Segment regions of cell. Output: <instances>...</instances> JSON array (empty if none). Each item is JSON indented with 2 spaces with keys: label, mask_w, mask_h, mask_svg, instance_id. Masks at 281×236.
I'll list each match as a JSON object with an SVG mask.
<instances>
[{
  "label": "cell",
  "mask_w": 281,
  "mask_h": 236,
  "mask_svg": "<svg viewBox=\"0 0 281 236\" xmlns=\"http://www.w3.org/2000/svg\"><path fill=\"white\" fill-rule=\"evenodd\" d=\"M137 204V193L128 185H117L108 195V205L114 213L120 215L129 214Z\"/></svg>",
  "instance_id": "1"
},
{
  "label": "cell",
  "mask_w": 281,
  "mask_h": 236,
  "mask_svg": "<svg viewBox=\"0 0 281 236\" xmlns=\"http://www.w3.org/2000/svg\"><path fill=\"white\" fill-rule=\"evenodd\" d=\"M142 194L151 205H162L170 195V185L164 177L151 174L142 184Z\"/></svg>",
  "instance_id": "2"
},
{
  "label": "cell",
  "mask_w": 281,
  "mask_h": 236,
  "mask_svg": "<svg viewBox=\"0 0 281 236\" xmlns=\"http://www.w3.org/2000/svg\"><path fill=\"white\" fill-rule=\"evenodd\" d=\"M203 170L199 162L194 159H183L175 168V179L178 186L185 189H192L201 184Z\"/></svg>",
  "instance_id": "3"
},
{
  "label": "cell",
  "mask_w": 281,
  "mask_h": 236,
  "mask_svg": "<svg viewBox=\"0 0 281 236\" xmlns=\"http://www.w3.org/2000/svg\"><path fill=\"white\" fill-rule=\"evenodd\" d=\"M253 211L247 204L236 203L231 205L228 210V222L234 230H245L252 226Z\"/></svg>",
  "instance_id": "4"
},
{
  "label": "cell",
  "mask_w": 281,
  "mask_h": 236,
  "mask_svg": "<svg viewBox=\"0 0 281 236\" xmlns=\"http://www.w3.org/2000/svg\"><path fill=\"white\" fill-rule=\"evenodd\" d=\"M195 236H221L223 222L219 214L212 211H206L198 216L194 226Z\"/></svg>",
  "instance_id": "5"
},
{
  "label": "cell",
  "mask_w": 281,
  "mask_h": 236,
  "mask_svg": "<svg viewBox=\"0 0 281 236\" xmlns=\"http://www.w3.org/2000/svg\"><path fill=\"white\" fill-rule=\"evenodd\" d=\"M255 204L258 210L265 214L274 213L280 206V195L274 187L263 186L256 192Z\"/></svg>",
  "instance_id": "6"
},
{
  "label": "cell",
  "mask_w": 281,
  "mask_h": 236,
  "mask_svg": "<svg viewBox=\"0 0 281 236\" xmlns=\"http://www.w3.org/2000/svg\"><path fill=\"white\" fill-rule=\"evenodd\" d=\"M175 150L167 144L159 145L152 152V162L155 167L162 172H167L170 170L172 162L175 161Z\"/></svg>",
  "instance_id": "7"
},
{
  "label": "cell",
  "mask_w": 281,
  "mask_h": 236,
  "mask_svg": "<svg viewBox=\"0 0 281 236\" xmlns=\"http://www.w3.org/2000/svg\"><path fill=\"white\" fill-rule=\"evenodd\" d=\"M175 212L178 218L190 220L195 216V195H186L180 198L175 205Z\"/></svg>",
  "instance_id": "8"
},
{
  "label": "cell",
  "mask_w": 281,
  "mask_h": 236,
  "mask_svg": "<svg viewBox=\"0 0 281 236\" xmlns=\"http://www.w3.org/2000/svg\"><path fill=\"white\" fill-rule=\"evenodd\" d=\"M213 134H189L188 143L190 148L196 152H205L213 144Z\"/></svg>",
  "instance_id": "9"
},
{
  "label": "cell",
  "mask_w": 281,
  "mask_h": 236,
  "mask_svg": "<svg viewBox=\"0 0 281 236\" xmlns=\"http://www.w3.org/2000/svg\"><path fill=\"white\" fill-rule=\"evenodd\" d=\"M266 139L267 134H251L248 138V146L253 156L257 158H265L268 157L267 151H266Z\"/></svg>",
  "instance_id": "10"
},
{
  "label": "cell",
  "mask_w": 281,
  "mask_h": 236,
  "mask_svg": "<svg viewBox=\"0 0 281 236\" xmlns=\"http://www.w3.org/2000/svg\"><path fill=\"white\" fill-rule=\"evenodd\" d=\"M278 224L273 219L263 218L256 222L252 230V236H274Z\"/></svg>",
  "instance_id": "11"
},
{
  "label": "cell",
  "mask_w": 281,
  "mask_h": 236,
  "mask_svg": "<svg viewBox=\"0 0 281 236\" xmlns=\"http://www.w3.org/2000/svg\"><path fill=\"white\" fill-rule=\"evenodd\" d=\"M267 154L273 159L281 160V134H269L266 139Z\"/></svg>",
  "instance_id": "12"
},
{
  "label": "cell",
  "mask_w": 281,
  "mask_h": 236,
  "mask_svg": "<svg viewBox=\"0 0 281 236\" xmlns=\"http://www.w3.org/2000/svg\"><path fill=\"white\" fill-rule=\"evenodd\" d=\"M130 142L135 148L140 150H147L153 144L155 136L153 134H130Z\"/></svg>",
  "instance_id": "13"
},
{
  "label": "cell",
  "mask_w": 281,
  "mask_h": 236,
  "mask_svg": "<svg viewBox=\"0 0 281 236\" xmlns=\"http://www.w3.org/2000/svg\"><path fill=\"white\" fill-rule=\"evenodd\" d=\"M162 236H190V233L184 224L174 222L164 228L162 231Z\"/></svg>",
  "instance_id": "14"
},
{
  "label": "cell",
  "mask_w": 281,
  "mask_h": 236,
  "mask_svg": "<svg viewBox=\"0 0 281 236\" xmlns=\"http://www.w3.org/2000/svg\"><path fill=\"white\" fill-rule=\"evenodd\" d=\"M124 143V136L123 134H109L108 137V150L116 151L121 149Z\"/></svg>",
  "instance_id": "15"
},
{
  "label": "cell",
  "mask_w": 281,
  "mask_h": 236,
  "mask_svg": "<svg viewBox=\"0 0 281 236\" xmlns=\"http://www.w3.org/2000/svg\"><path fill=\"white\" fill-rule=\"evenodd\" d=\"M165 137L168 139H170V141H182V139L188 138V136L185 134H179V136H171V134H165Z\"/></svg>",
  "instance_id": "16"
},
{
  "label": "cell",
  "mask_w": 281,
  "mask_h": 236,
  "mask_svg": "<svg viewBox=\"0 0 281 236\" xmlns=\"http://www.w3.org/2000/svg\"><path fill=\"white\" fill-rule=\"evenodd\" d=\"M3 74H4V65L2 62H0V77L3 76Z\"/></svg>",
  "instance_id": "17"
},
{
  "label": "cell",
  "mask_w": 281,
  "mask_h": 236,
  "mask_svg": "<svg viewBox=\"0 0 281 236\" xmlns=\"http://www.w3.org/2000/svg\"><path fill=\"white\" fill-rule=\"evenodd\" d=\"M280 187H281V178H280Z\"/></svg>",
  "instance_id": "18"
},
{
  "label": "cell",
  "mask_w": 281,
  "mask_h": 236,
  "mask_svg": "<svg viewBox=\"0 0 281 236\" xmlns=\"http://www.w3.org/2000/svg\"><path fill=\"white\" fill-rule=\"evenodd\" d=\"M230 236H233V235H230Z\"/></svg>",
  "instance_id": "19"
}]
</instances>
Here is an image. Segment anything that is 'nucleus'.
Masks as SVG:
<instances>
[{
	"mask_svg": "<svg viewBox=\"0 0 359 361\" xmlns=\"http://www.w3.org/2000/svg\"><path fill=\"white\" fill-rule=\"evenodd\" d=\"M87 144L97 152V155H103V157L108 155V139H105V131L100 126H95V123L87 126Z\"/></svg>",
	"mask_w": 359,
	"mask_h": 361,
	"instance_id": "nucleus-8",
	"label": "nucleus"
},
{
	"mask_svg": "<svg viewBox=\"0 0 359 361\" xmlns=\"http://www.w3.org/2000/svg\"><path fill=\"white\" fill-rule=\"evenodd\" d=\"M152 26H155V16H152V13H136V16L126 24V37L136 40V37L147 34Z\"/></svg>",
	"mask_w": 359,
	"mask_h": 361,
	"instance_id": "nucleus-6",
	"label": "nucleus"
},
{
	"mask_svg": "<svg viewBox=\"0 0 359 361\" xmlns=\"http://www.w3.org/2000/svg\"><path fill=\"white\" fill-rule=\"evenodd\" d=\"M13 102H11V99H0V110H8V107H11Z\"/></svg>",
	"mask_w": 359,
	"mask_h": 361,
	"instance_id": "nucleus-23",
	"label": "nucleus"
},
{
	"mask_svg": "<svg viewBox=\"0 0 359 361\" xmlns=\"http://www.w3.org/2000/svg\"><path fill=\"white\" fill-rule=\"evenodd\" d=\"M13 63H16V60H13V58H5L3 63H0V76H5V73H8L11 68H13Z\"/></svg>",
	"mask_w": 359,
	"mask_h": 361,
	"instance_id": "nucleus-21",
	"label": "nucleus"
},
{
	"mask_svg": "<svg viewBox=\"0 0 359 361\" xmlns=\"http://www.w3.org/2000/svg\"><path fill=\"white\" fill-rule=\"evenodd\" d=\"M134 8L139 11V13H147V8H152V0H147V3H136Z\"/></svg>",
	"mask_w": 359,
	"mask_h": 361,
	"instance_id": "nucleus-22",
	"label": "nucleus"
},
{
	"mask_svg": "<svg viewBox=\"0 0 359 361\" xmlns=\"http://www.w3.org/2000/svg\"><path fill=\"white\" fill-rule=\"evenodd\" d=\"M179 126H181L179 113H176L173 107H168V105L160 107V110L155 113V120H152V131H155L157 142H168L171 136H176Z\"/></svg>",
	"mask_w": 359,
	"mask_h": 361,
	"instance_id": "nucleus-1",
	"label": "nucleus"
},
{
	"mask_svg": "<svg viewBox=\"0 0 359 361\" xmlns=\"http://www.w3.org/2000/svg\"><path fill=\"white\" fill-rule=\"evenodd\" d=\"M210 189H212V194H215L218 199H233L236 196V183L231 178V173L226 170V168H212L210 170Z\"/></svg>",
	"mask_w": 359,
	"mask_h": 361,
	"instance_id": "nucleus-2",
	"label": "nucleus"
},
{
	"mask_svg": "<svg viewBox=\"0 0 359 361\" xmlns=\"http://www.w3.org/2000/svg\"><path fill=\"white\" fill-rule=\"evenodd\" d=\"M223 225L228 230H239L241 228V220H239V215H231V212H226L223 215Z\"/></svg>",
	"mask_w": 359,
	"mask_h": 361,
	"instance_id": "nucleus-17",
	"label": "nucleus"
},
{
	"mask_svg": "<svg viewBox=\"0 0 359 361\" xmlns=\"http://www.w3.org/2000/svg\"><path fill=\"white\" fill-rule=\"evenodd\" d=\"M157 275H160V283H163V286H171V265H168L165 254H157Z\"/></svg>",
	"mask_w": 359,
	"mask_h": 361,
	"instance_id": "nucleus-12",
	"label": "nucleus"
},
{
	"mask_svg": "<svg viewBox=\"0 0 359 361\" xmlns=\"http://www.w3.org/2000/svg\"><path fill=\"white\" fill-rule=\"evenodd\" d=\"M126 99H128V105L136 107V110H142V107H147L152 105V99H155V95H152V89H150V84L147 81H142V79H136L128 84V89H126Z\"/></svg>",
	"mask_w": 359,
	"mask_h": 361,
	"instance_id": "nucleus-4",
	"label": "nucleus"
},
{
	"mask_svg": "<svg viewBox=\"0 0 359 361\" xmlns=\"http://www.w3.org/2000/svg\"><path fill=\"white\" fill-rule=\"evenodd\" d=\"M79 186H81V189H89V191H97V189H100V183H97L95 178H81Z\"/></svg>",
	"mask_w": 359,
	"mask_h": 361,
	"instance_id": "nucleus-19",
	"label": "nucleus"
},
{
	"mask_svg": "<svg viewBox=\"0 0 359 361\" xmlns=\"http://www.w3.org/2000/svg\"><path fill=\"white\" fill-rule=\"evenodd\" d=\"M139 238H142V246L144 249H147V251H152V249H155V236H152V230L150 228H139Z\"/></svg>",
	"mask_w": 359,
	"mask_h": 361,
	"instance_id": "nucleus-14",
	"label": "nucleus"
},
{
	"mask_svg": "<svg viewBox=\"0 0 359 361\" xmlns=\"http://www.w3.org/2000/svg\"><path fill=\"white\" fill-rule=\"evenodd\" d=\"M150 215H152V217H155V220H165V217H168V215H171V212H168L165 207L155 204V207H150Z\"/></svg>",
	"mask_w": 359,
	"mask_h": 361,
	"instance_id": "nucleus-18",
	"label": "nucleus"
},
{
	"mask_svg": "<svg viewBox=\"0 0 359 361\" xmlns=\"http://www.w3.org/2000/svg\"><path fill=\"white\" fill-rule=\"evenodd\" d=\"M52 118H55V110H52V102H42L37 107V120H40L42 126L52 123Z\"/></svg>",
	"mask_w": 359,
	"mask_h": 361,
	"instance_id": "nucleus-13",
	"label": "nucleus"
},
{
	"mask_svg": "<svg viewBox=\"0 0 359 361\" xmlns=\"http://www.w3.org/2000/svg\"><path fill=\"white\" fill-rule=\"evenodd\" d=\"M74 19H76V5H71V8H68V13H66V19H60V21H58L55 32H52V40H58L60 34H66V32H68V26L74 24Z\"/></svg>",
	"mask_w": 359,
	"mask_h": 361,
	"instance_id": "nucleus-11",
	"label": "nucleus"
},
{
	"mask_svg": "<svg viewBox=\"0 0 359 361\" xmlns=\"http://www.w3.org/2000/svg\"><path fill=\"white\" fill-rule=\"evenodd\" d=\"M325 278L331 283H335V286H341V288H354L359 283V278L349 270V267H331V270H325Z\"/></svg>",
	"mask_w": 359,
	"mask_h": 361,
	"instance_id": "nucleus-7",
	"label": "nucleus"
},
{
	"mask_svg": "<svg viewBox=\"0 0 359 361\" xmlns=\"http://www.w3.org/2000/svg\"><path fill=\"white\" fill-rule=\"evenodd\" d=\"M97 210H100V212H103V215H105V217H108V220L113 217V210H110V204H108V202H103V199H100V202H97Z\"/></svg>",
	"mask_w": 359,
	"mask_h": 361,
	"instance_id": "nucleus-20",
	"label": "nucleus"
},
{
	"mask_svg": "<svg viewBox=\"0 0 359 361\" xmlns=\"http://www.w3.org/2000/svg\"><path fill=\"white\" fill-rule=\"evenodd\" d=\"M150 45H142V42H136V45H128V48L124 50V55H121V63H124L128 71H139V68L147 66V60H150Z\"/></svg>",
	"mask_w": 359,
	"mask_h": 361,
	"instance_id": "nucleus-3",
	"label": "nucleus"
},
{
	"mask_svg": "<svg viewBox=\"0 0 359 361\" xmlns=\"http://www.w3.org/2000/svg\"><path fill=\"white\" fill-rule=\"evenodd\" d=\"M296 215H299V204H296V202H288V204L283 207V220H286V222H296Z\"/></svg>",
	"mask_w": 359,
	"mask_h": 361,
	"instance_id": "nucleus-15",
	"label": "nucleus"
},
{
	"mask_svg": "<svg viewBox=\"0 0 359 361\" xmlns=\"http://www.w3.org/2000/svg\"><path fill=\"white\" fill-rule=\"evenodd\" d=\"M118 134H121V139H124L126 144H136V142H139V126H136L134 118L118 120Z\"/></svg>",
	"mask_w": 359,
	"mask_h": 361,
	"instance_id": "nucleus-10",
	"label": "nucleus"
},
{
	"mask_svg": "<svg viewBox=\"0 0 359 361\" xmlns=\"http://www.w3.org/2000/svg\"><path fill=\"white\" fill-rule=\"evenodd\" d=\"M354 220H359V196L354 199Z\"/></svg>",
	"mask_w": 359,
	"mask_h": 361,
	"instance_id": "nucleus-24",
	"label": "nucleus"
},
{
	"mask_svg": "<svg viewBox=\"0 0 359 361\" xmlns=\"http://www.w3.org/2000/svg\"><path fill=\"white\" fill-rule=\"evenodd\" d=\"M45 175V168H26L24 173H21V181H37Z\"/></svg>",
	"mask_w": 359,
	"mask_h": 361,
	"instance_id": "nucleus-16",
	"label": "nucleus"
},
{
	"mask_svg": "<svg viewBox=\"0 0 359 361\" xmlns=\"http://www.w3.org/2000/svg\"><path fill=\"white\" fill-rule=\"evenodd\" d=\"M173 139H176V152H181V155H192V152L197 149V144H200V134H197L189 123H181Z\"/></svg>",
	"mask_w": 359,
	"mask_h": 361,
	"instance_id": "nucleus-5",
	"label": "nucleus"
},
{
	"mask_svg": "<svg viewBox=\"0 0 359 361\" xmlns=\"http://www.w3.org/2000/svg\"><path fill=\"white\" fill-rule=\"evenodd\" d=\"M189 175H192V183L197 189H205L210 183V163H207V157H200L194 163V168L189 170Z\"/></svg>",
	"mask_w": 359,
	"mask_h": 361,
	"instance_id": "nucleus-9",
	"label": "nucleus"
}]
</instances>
********************
[Task details]
How many lines of the material above contain the word "Segment"? Reply with only the number.

[Finished task]
2